▶ _WHAT THIS TASK INVOLVES_
Decide whether each statement agrees with the article on the Rushdie affair, answering yes or no and quoting the deciding words of the article: (a) Rushdie's book was banned in India twenty-three years before he was kept from the Jaipur Literary Festival; (b) the grasp of the Church on much of Europe was only truly broken in the 1980s; (c) the Jaipur Literary Festival took place in March.

▶ _TEXT UNDER STUDY_
——

Globalist Perspective

The Rushdie Affair: India, Europe and Multiculturalism

Is Europe doing any better than India in balancing religious belief and the secular right of free speech?

Credit: David Shankbone/Flickr (CC-by-2.0)

Takeaways


  • The grasp of the Church on much of Europe was only truly broken in the 1960s. Then large-scale migration began to overturn the secular applecart again.
  • In post-colonial India, a liberal constitution was grafted onto a country dominated by conservative, traditional beliefs at odds with the values espoused by the newly independent state.
  • Politicians in both India and Europe are attacked by "liberals" for pandering to "extremists" for narrow political gain (in India) or out of colonial guilt (in Europe).
  • India bans books, yet many European countries ban the wearing of burqas in public or headscarves to school.

Twenty-three years after his book was banned in India for offending Islam (and the object of Ayatollah Khomeini’s fatwa calling for Rushdie’s death), Salman Rushdie recently found himself unable to participate in India’s premier literary festival. Threats of violence by various Muslim groups led the government to declare its inability to guarantee the safety of either the writer or his audience at the Jaipur Literary Festival in January.

——

▶ _AVAILABLE DATA_
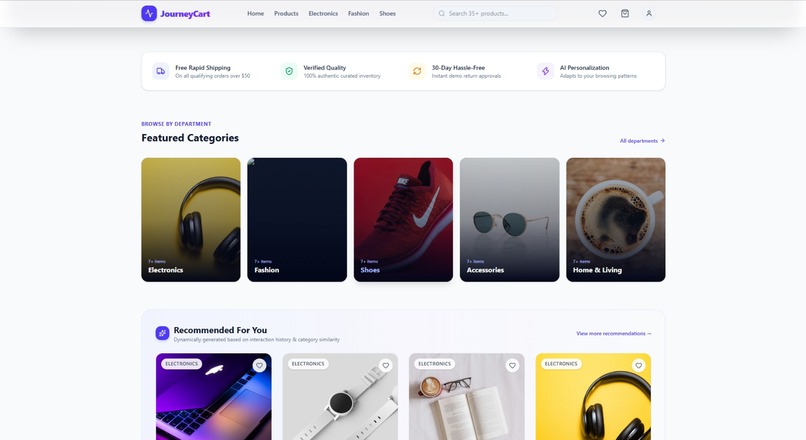 AI-Powered E-Commerce Customer Journey Analytics – screenshot 6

——

▶ _ANSWER TO THIS PROBLEM_
(a) Yes: "Twenty-three years after his book was banned in India for offending Islam"
(b) No: "The grasp of the Church on much of Europe was only truly broken in the 1960s."
(c) No: "at the Jaipur Literary Festival in January"